Exercise details:
Rewrite the entries below, replacing "white teapot" with "white kettle" wherever it appears and leaving everything else as it is.

Spatial question entries:
= = =

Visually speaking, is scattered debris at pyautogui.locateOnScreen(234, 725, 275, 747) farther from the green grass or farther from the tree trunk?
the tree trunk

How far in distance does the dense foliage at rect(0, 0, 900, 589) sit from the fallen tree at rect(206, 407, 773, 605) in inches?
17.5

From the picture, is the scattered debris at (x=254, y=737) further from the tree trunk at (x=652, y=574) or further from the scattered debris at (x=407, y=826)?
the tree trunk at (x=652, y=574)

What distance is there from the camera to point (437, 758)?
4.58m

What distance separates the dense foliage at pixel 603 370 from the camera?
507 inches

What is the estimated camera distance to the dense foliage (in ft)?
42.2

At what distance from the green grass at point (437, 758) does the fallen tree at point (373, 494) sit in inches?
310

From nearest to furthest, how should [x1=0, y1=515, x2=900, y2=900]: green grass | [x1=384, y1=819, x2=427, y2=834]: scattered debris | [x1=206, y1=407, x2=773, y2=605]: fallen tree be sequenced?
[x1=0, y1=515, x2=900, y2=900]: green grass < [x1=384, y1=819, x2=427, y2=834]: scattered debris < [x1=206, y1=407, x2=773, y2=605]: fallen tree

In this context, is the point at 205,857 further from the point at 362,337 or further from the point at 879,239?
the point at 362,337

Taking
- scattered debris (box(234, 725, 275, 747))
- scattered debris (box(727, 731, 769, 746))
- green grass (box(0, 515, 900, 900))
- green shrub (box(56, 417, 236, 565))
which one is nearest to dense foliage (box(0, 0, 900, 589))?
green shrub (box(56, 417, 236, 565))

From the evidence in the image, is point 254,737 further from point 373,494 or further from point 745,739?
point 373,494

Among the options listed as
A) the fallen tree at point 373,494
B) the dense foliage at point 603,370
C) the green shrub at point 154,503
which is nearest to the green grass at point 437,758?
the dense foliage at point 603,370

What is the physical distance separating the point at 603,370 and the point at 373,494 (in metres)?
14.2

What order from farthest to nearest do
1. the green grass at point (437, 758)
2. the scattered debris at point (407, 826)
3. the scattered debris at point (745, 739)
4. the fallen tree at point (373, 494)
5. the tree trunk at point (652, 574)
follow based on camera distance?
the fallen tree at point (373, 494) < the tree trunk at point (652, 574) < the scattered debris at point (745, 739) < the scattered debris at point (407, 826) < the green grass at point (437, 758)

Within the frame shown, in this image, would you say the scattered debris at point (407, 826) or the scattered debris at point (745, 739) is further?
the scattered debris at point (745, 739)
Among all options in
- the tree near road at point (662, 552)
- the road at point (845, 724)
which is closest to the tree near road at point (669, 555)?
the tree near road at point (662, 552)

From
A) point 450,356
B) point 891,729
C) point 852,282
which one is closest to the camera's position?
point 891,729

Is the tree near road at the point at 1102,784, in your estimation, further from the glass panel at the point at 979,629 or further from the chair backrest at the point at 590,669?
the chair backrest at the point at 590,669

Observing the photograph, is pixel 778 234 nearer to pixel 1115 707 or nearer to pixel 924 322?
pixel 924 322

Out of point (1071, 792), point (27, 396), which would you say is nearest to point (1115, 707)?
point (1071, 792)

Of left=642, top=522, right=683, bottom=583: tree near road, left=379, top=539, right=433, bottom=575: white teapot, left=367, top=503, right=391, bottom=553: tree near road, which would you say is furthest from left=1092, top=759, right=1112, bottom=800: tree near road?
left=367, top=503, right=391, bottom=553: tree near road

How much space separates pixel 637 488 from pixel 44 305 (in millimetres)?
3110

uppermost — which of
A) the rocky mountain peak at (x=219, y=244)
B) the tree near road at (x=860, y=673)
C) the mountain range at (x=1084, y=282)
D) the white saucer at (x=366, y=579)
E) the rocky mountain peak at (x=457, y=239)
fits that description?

= = =

Output:
Visually speaking, is scattered debris at pyautogui.locateOnScreen(234, 725, 275, 747) farther from the green grass or farther from the tree trunk?
the tree trunk

How far in distance does the dense foliage at rect(0, 0, 900, 589) sit from the fallen tree at rect(206, 407, 773, 605) in inches?
17.5

From the picture, is the scattered debris at (x=254, y=737) further from the tree trunk at (x=652, y=574) or further from the scattered debris at (x=407, y=826)?
the tree trunk at (x=652, y=574)

What distance is there from the camera to point (437, 758)?
4.58m

What distance separates the dense foliage at pixel 603 370 from the camera?
507 inches

What is the estimated camera distance to the dense foliage (in ft)?
42.2

At what distance from the green grass at point (437, 758) does the fallen tree at point (373, 494) sit in inches?
310

From nearest to furthest, how should [x1=0, y1=515, x2=900, y2=900]: green grass | [x1=384, y1=819, x2=427, y2=834]: scattered debris | [x1=206, y1=407, x2=773, y2=605]: fallen tree be sequenced?
[x1=0, y1=515, x2=900, y2=900]: green grass < [x1=384, y1=819, x2=427, y2=834]: scattered debris < [x1=206, y1=407, x2=773, y2=605]: fallen tree

In this context, is the point at 205,857 further from the point at 362,337 or further from the point at 879,239?
the point at 362,337

Taking
- scattered debris (box(234, 725, 275, 747))
- scattered debris (box(727, 731, 769, 746))
- green grass (box(0, 515, 900, 900))
- green shrub (box(56, 417, 236, 565))
which one is nearest to dense foliage (box(0, 0, 900, 589))?
green shrub (box(56, 417, 236, 565))

From the evidence in the image, is point 254,737 further from point 373,494 or further from point 745,739?
point 373,494

Among the options listed as
A) the fallen tree at point 373,494
B) the dense foliage at point 603,370
C) the green shrub at point 154,503
which is nearest to the green grass at point 437,758?
the dense foliage at point 603,370

What is the physical distance separating the point at 603,370 and the point at 373,494 (in metres)?
14.2

What order from farthest to nearest do
1. the green grass at point (437, 758)
2. the scattered debris at point (407, 826)
3. the scattered debris at point (745, 739)
4. the fallen tree at point (373, 494)
5. the tree trunk at point (652, 574)
follow based on camera distance?
the fallen tree at point (373, 494) < the tree trunk at point (652, 574) < the scattered debris at point (745, 739) < the scattered debris at point (407, 826) < the green grass at point (437, 758)

Within the frame shown, in this image, would you say the scattered debris at point (407, 826) or the scattered debris at point (745, 739) is further?
the scattered debris at point (745, 739)
Among all options in
- the tree near road at point (662, 552)
- the road at point (845, 724)
which is closest to the tree near road at point (669, 555)?
the tree near road at point (662, 552)

From
A) point 450,356
B) point 891,729
C) point 852,282
which one is closest to the camera's position?
point 891,729

Is the tree near road at the point at 1102,784, in your estimation, further from the glass panel at the point at 979,629 or further from the chair backrest at the point at 590,669?
the chair backrest at the point at 590,669

Observing the photograph, is pixel 778 234 nearer to pixel 1115 707 or nearer to pixel 924 322?
pixel 924 322

Out of point (1071, 792), point (27, 396), which would you say is nearest to point (1115, 707)?
point (1071, 792)

Of left=642, top=522, right=683, bottom=583: tree near road, left=379, top=539, right=433, bottom=575: white kettle, left=367, top=503, right=391, bottom=553: tree near road, which would you say is furthest from left=1092, top=759, right=1112, bottom=800: tree near road?
left=367, top=503, right=391, bottom=553: tree near road

How much space separates pixel 637 488 from pixel 44 305 (in millimetres)?
3110

uppermost — which of
A) the rocky mountain peak at (x=219, y=244)
B) the tree near road at (x=860, y=673)
C) the mountain range at (x=1084, y=282)
D) the white saucer at (x=366, y=579)
E) the rocky mountain peak at (x=457, y=239)
fits that description?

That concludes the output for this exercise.